Goal of the exercise
In the records below, take the lines starting at the line that contains "How great a" and ending at the line that contains "What measure of". Present them as a Markdown table with the columns Row and Line, numbering each row and leaving out blank lines.

--- Dataset records ---

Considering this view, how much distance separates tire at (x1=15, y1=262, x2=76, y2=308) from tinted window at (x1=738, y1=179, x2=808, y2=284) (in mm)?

---
--- Dataset records ---

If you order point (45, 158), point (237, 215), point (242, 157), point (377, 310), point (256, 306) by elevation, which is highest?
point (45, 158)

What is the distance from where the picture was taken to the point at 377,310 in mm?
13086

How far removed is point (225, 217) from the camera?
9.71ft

---
--- Dataset records ---

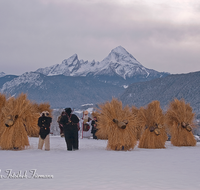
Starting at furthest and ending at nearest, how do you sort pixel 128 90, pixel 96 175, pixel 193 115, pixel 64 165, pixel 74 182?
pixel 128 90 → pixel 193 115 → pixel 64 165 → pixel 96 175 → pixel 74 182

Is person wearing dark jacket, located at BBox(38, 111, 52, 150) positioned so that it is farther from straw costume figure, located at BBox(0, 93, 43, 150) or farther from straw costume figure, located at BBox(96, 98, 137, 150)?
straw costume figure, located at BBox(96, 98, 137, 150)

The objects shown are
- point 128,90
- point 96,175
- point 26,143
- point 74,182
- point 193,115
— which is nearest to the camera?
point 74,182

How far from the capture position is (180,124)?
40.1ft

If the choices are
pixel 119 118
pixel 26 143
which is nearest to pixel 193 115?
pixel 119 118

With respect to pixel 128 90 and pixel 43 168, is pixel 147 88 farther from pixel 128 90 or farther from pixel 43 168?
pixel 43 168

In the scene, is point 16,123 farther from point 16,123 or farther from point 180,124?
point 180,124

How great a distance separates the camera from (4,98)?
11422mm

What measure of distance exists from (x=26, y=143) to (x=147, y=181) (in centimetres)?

---

Answer to this problem
| Row | Line |
|---|---|
| 1 | How great a distance separates the camera from (4,98)? |
| 2 | 11422mm |
| 3 | What measure of distance exists from (x=26, y=143) to (x=147, y=181) (in centimetres)? |